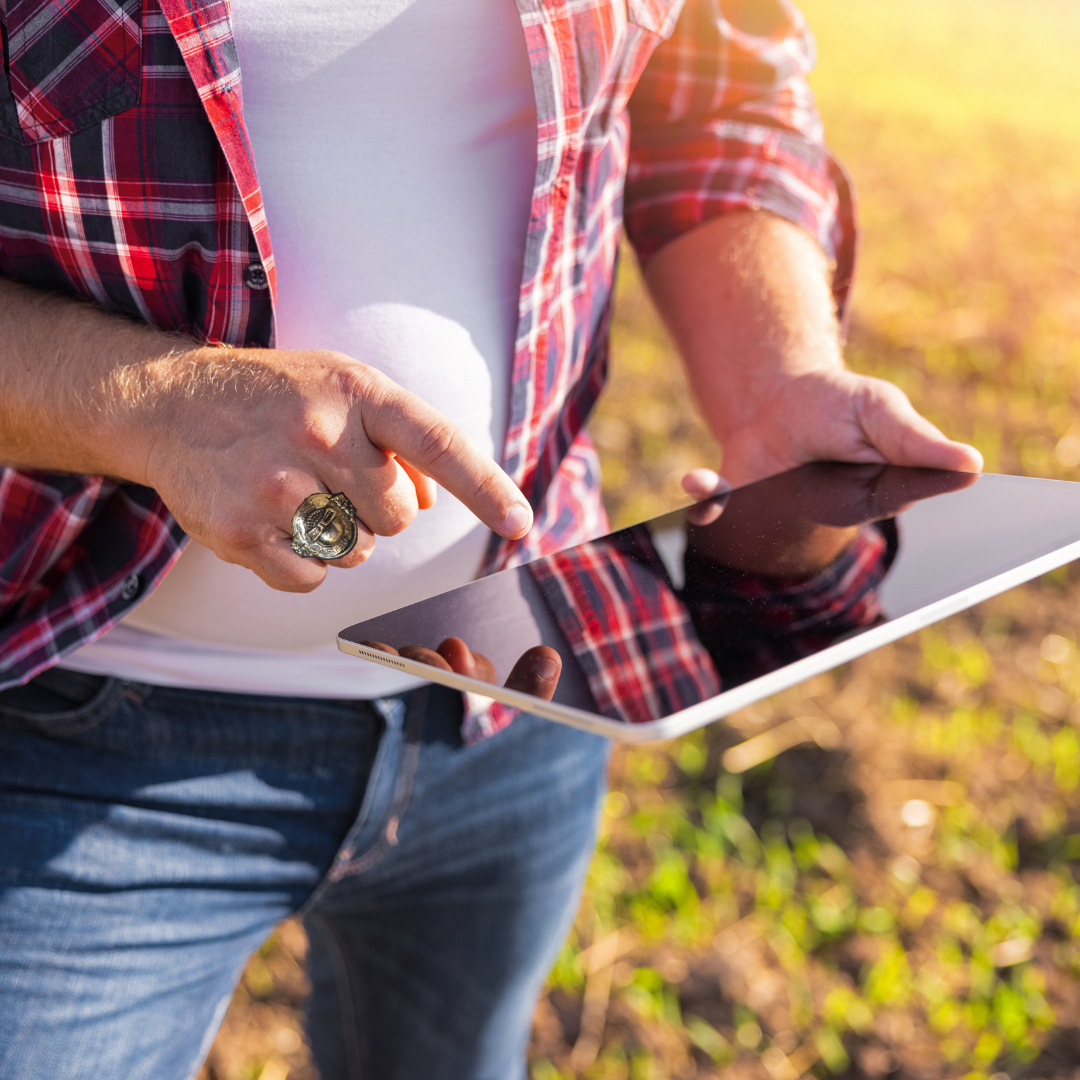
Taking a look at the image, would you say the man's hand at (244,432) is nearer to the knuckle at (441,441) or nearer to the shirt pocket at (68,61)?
the knuckle at (441,441)

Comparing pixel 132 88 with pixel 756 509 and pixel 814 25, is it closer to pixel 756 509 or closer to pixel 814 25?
pixel 756 509

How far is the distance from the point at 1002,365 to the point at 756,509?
277 cm

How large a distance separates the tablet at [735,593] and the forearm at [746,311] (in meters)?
0.13

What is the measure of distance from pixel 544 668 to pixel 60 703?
550mm

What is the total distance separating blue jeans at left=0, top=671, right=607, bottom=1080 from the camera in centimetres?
96

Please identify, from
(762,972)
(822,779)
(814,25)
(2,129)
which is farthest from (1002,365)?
(814,25)

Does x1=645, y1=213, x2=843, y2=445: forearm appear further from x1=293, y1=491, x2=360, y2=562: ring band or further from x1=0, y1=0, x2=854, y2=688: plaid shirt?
x1=293, y1=491, x2=360, y2=562: ring band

> _THE EXERCISE_: Everything from the line with "Comparing pixel 132" through the last line of the material above should be echoed exactly, and nothing else.

> _THE SOLUTION_:
Comparing pixel 132 88 with pixel 756 509 and pixel 814 25, is it closer to pixel 756 509 or closer to pixel 814 25?
pixel 756 509

How far is the distance from the point at 1002,365 to the point at 756,509?
277 cm

How large a distance separates the tablet at [735,593] and the forearm at [746,311] (in meters)?
0.13

What is the measure of distance from pixel 544 668 to pixel 60 703?
550mm

What is the total distance separating blue jeans at left=0, top=671, right=607, bottom=1080 from the camera in centimetres?
96

Please identify, from
(762,972)
(822,779)
(814,25)
(2,129)
which is farthest from (1002,365)?
(814,25)

Does x1=645, y1=213, x2=843, y2=445: forearm appear further from x1=293, y1=491, x2=360, y2=562: ring band or further from x1=0, y1=0, x2=854, y2=688: plaid shirt?
x1=293, y1=491, x2=360, y2=562: ring band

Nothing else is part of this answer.